What you should do: Reproduce this listing in full.

Information supplied:
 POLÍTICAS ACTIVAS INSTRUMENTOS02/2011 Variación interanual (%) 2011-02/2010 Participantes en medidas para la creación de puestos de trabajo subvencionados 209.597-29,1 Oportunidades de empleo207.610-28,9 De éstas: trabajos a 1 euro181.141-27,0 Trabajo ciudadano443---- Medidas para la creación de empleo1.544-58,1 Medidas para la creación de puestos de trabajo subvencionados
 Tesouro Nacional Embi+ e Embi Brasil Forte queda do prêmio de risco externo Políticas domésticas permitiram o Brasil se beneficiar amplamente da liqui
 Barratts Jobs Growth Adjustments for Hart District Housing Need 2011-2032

Solution to this exercise:
 POLÍTICAS ACTIVAS INSTRUMENTOS02/2011 Variación interanual (%) 2011-02/2010 Participantes en medidas para la creación de puestos de trabajo subvencionados 209.597-29,1 Oportunidades de empleo207.610-28,9 De éstas: trabajos a 1 euro181.141-27,0 Trabajo ciudadano443---- Medidas para la creación de empleo1.544-58,1 Medidas para la creación de puestos de trabajo subvencionados
 Tesouro Nacional Embi+ e Embi Brasil Forte queda do prêmio de risco externo Políticas domésticas permitiram o Brasil se beneficiar amplamente da liqui
 Barratts Jobs Growth Adjustments for Hart District Housing Need 2011-2032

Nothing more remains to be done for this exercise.